What is being asked —
Pictures do not belong in the copy. Return all of the entries exactly.

[Source records]
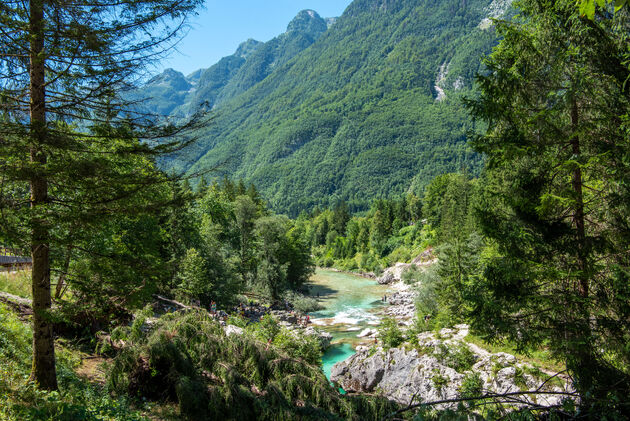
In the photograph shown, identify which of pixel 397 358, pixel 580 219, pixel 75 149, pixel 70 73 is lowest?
pixel 397 358

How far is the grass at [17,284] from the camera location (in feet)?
37.3

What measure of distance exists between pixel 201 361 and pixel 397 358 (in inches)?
355

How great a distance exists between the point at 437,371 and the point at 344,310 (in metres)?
19.5

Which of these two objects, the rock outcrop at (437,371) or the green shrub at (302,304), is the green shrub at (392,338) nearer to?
the rock outcrop at (437,371)

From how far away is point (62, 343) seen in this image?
9.09 m

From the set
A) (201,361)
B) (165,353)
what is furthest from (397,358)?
(165,353)

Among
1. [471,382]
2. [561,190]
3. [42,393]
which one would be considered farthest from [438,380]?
[42,393]

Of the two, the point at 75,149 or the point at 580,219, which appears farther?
the point at 580,219

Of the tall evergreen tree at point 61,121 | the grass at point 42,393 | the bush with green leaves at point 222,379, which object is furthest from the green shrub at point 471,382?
the tall evergreen tree at point 61,121

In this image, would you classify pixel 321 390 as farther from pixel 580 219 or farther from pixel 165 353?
pixel 580 219

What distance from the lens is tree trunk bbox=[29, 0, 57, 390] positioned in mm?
5215

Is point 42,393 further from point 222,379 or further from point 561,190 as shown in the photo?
point 561,190

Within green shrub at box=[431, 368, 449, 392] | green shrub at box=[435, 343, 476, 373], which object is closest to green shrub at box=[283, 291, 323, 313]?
green shrub at box=[435, 343, 476, 373]

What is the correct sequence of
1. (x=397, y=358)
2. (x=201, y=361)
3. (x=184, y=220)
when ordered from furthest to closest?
1. (x=184, y=220)
2. (x=397, y=358)
3. (x=201, y=361)
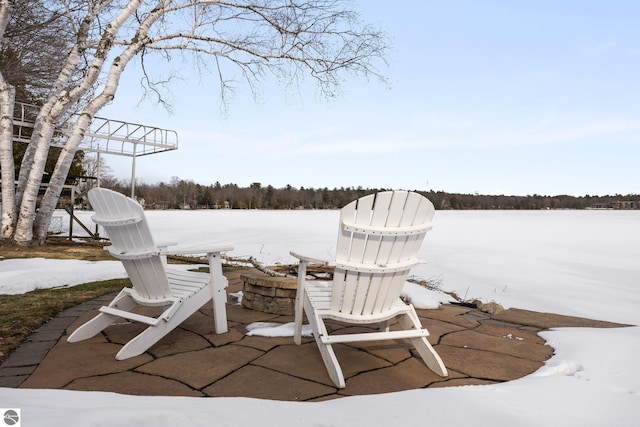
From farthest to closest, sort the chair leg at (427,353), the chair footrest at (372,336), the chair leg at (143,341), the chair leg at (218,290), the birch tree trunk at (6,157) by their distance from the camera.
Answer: the birch tree trunk at (6,157) → the chair leg at (218,290) → the chair leg at (143,341) → the chair leg at (427,353) → the chair footrest at (372,336)

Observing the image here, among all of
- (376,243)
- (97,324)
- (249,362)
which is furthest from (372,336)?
(97,324)

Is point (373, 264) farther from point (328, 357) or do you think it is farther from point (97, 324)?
point (97, 324)

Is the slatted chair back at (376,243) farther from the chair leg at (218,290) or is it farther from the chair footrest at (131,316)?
the chair footrest at (131,316)

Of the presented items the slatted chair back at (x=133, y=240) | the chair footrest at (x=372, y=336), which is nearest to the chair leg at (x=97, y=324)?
the slatted chair back at (x=133, y=240)

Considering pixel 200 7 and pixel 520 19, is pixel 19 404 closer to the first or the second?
pixel 520 19

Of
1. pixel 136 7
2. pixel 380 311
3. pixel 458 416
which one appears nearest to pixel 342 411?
pixel 458 416

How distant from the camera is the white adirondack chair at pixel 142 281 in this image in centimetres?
260

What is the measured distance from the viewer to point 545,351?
2.87 meters

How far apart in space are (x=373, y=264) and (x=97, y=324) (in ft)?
6.93

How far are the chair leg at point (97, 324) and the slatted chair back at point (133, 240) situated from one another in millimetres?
314

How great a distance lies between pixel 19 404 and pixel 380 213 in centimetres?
191

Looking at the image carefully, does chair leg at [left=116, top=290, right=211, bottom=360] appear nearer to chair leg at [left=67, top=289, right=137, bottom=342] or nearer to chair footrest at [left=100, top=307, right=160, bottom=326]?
chair footrest at [left=100, top=307, right=160, bottom=326]

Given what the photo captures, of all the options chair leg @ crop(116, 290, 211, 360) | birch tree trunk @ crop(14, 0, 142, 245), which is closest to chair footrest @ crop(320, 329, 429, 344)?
chair leg @ crop(116, 290, 211, 360)

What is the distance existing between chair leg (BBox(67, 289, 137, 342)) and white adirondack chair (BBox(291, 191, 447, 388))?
1.52 metres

Task result —
In the photograph shown, identify which of pixel 397 358, pixel 580 219, pixel 75 149, pixel 70 73 is lowest?
pixel 397 358

How far is the grass at [17,284] from the camera location (in feet)?
37.3

What measure of distance exists between pixel 201 361 and pixel 397 358 (in inches)?
355

How great a distance exists between the point at 437,371 and the point at 344,310 (in metres)?
19.5

Which of these two objects, the rock outcrop at (437,371) or the green shrub at (302,304), is the green shrub at (392,338) nearer to?
the rock outcrop at (437,371)

From how far away is point (62, 343) seen in this image?
9.09 m

From the set
A) (201,361)
B) (165,353)
what is furthest from (397,358)?
(165,353)

Among
1. [471,382]
2. [561,190]
3. [42,393]
which one would be considered farthest from [438,380]?
[42,393]

Of the two, the point at 75,149 or the point at 580,219, which appears farther?
the point at 580,219

Of the tall evergreen tree at point 61,121 | the grass at point 42,393 | the bush with green leaves at point 222,379, which object is furthest from the green shrub at point 471,382?
the tall evergreen tree at point 61,121

In this image, would you classify pixel 321 390 as farther from pixel 580 219 or farther from pixel 165 353?
pixel 580 219

What distance from the lens is tree trunk bbox=[29, 0, 57, 390] positioned in mm?
5215

Is point 42,393 further from point 222,379 or further from point 561,190 as shown in the photo?
point 561,190

Within green shrub at box=[431, 368, 449, 392] | green shrub at box=[435, 343, 476, 373], which object is closest to green shrub at box=[283, 291, 323, 313]?
green shrub at box=[435, 343, 476, 373]

What is the correct sequence of
1. (x=397, y=358)
2. (x=201, y=361)
3. (x=184, y=220)
when ordered from furthest to closest?
1. (x=184, y=220)
2. (x=397, y=358)
3. (x=201, y=361)
From farthest to closest, sort the chair leg at (427,353), the chair footrest at (372,336), the chair leg at (143,341), the chair leg at (218,290), the birch tree trunk at (6,157) by their distance from the camera.
Answer: the birch tree trunk at (6,157) → the chair leg at (218,290) → the chair leg at (143,341) → the chair leg at (427,353) → the chair footrest at (372,336)

Observing the image here, among all of
- (376,243)
- (97,324)
- (249,362)
which is furthest from (372,336)?
(97,324)

Is point (373, 264) farther from point (328, 357) or do you think it is farther from point (97, 324)?
point (97, 324)

Is the slatted chair back at (376,243) farther from the chair leg at (218,290) or is it farther from the chair footrest at (131,316)?
the chair footrest at (131,316)

Of the presented items the slatted chair back at (x=133, y=240) | the chair footrest at (x=372, y=336), which is nearest to the chair leg at (x=97, y=324)?
the slatted chair back at (x=133, y=240)

Considering pixel 200 7 and pixel 520 19, is pixel 19 404 closer to the first or the second?
pixel 520 19

Of
1. pixel 136 7
2. pixel 380 311
3. pixel 458 416
which one appears nearest to pixel 342 411?
pixel 458 416

How distant from the camera is the white adirondack chair at pixel 142 281 in this image in centimetres?
260

What is the measured distance from the viewer to point 545,351?
2.87 meters

How far apart in space are (x=373, y=264) and (x=97, y=324) (in ft)?
6.93

How far are the chair leg at point (97, 324) and the slatted chair back at point (133, 240) situated from one another in millimetres?
314

How great a distance lies between pixel 19 404 and pixel 380 213 in centimetres?
191

Looking at the image carefully, does chair leg at [left=116, top=290, right=211, bottom=360] appear nearer to chair leg at [left=67, top=289, right=137, bottom=342] or nearer to chair footrest at [left=100, top=307, right=160, bottom=326]?
chair footrest at [left=100, top=307, right=160, bottom=326]

Given what the photo captures, of all the options chair leg @ crop(116, 290, 211, 360) | birch tree trunk @ crop(14, 0, 142, 245), which is closest to chair footrest @ crop(320, 329, 429, 344)?
chair leg @ crop(116, 290, 211, 360)

What is the distance existing between chair leg (BBox(67, 289, 137, 342)) and white adirondack chair (BBox(291, 191, 447, 388))?
1.52 metres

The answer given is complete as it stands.